Trocando uma ideia com seus argumentos feitos ao meu comentário do texto A Batalha do Egito.
1º Até podemos chegar a um acordo sobre se Mubarak é um aliado ou um fantoche. Mas, não concordo com o seu exemplo, Você afirma: “Ele tomou medidas contrárias aos interesses americanos em diversas ocasiões, como o apoio à iniciativa do Brasil e da Turquia de buscar acordo sobre o programa nuclear do Irã representaria tal distinção”. Todavia, o próprio governo norte-americano apoiava, mesmo que discretamente, a ação em conjunto do Brasil e da Turquia, conforme mostrou os meios de comunicação (Fonte: G1 do dia 21/05/2010) ao revelar uma carta do presidente Obama ao Lula - que apoiava as iniciativas brasileiras com relação ao Irã.

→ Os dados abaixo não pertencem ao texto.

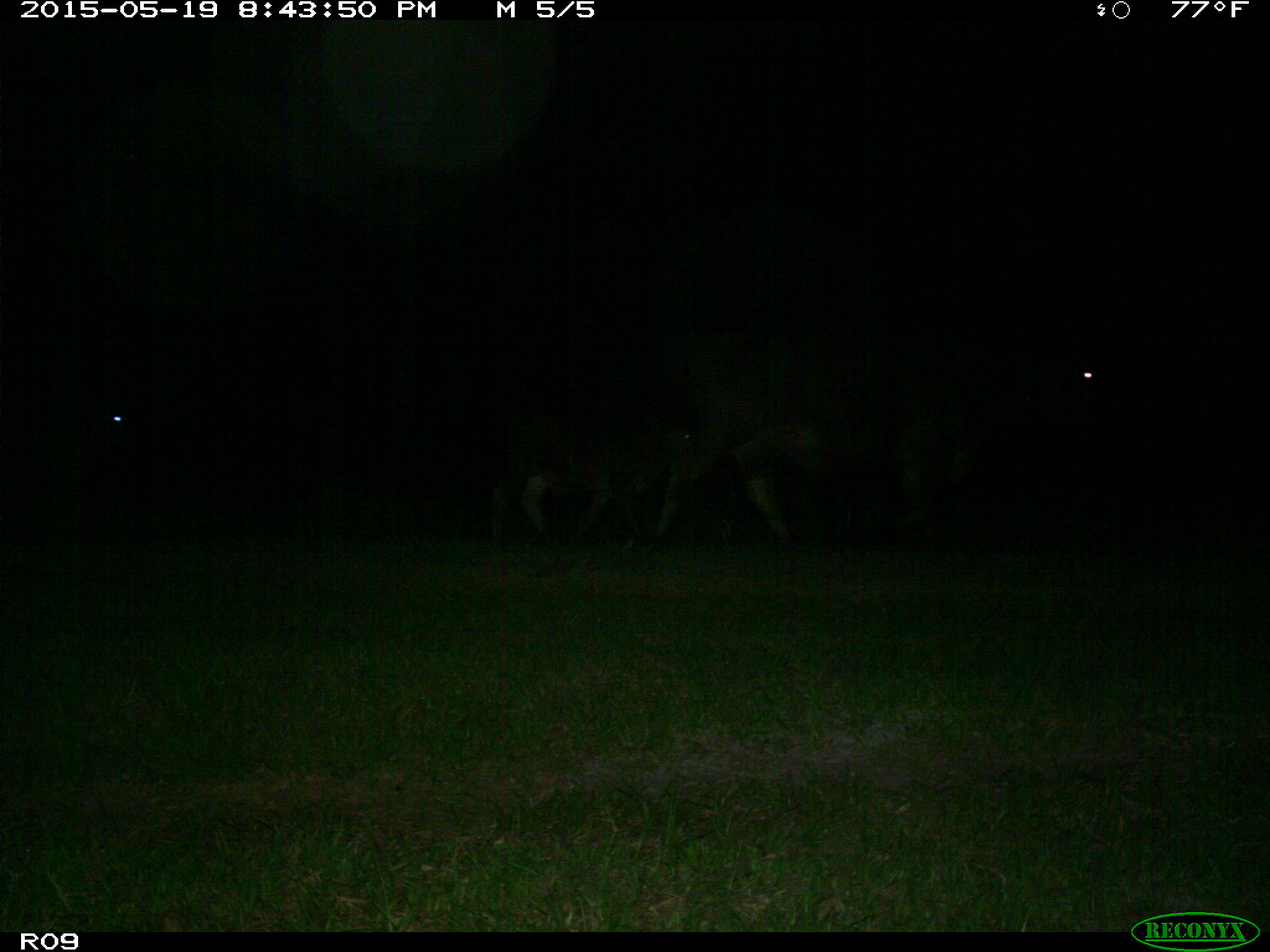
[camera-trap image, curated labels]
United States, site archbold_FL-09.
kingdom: Animalia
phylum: Chordata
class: Mammalia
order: Artiodactyla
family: Bovidae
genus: Bos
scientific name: Bos taurus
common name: domestic cow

2º Não acredito que haverá uma intervenção de Israel no Egito. Penso que já há uma intervenção(influência) - mesmo que ela não esteja nas manchetes internacionais - da inteligência israelense no governo egípcio.
Abraços
Caro Israel,
A relação entre o Egito e Israel é usualmente descrita como "paz fria", instável e tensa, e não como uma aliança política sólida.
O governo americano só apoiou as negociações com o Irã de forma retórica, para não demonstrar instransigência. Lembre-se que quando Brasil e Turquia finalmente conseguiram o acordo foram duramente criticados pelos EUA.
Todos os países de certa capacidade política e militar realizam operações ilegais de inteligência em nações vitais para sua segurança nacional, sejam elas aliadas, inimigas ou na zona cinza entre as duas. Evidentemente, não é diferente no que toca aos atos de Israel no Egito.
Abraços
verdade meu caro. Além disso, poucos dias após o famigerado "acordo" entre turcos, persas e brasileiros o CS passou uma resolução com mais sanções contra o Irã.
abraços,
Helvécio.
Exato, capitaneada pelos EUA, mas amplo apoio dos outros P-5 e de países europeus importantes, como a Alemanha.
Abraços
Prezado,
Bem nem preciso colocar que não enxergo perigo de um novo Irã no Egito, mas a lição que fica ao meu ver que de nada adianta crescimento sem melhoras para população, o mundo muçulmano (inclusive o Irã) fez cortes profundos nos gastos sociais e subsídios nos dois últimos anos. Isso levou a parcela da população a querer discutir esse modelo, no fundo o que temos é a economia gritando seus problemas...números de crescimento altos não quer dizer que a situação da maioria da população melhorou e os cortes ainda caem de forma mais intensa sobre eles.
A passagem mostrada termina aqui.